**CONSEGNE DELL'ESERCIZIO:**
1. Nel testo sul cardinale Martini, quanti anni è durato il suo ministero episcopale?
2. Scrivi il seguito del testo sul cardinale Martini, partendo da dove si ferma.

**TESTO DA ANALIZZARE:**
□ □ □
Maggio 2005: il cardinale Martini in visita alla Casa della Carità saluta don Virginio Colmegna |
Cosa sarebbe stata Milano senza il cardinale Carlo Maria Martini? Sono ancora vivi il suo insegnamento e la sua visione profetica? Lui, che nei 22 anni di ministero episcopale si è sempre preoccupato di insediarsi nei crocevia della “città dell’uomo” guidato dalla lampada della Parola di Dio, cosa ha ancora da dire alla città di oggi? Alla sua frenetica quotidianità e alla sua vivace cultura? Ai suoi problemi e ai suoi drammi? Ai suoi slanci e alle sue miserie? Alle genti di tutte le razze e culture che la abitano, a quelli che la fanno grande o semplicemente migliore e a quelli che la feriscono e la sporcano?
□ □ □
**DATI RACCOLTI:**
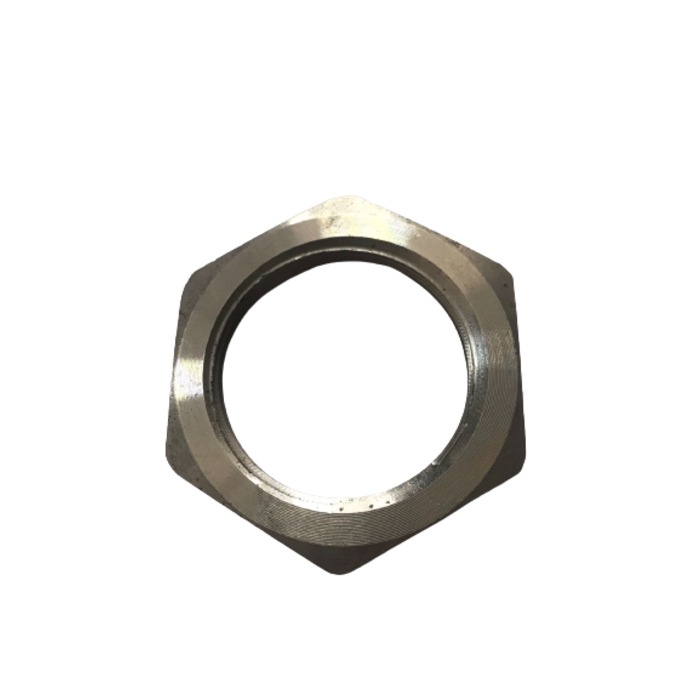 PORCA DA MANGA DE EIXO WILLYS JEEP RURAL F75 SEXTAVADA - TODOS 4X4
□ □ □
**SOLUZIONI:**
1. 22 anni.

2.
Domande ineludibili non tanto per questioni di calendario (il 15 febbraio ricorre il 90° anniversario della nascita di Martini e Famiglia Cristiana propone ai suoi lettori, in dieci volumi, le sue più belle meditazioni bibliche, dal Padre Nostro ai racconti della Passione, fino ai profeti), ma per il luogo dove ci troviamo, la Casa della Carità, tra Crescenzago e il quartiere Adriano, periferia nordest della città, che Martini volle come segno ed eredità del suo lungo servizio pastorale alla guida della più grande diocesi italiana e una delle maggiori del mondo. Chiamò a guidarla don Virginio Colmegna, uno di quei “pretacci” raccontati con amabile semplicità da Candido Cannavò che portano il Vangelo tra i reietti e i senzatutto, talvolta anche fregandosene dei pregiudizi del mondo.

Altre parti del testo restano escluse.